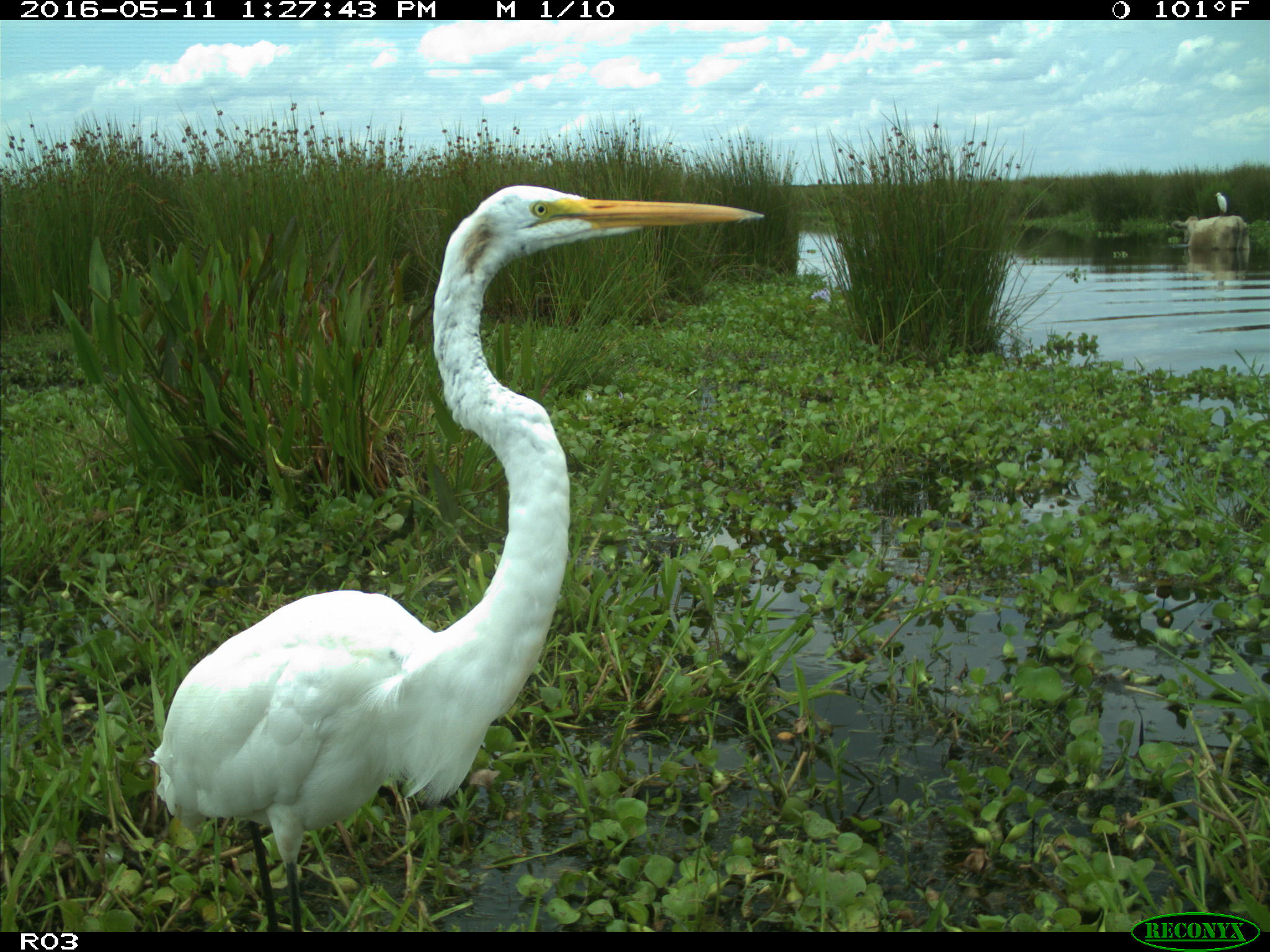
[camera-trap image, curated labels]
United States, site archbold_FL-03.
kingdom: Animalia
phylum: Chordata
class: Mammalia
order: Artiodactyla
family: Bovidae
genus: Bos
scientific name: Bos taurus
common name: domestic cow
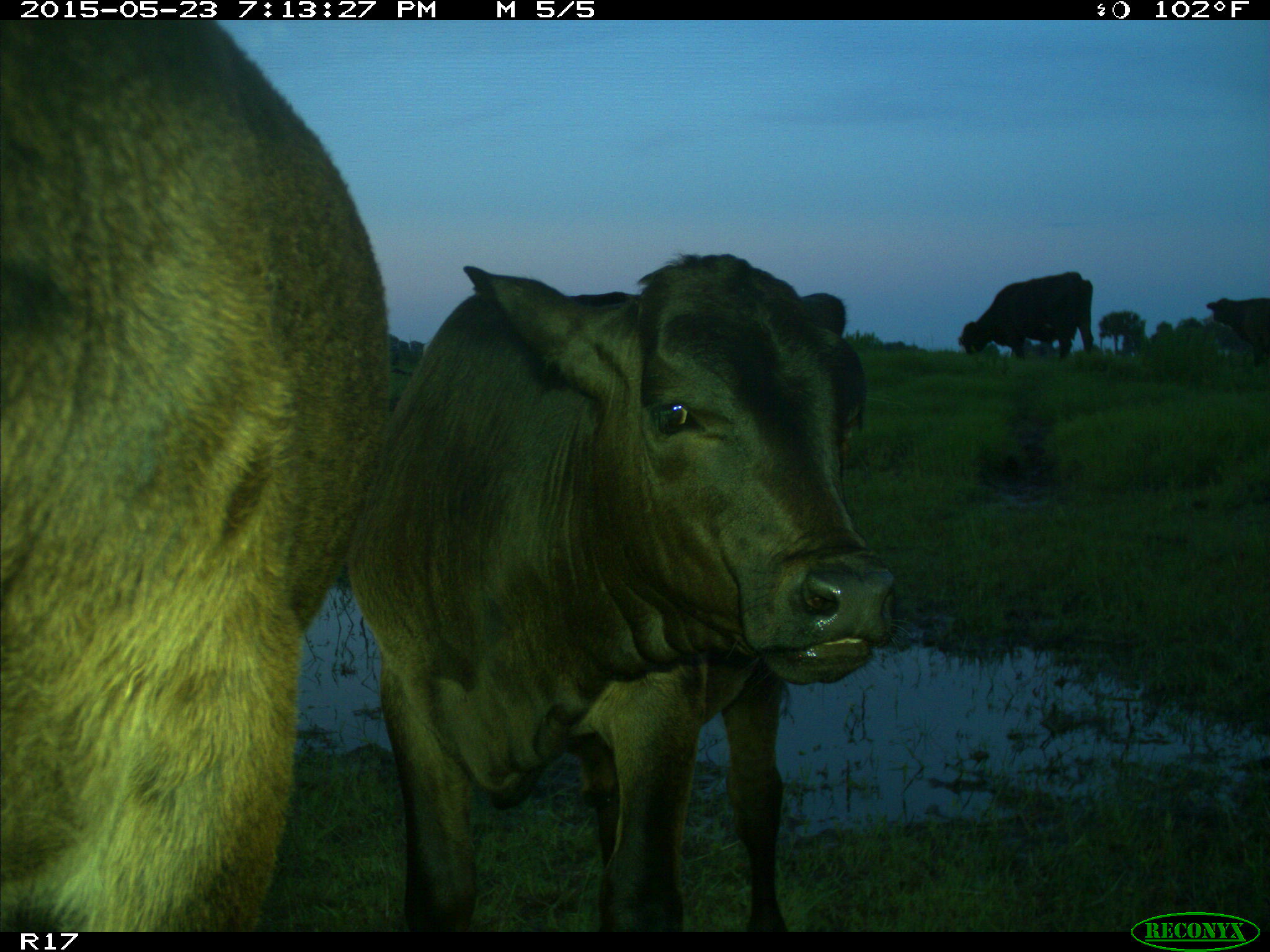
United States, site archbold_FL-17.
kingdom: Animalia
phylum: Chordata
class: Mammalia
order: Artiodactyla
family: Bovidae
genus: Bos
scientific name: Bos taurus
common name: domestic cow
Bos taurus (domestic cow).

=-=-=-=-=

Exercise details >> Each line above that contains "United" must be copied out.

Response below >>
United States, site archbold_FL-03.
United States, site archbold_FL-17.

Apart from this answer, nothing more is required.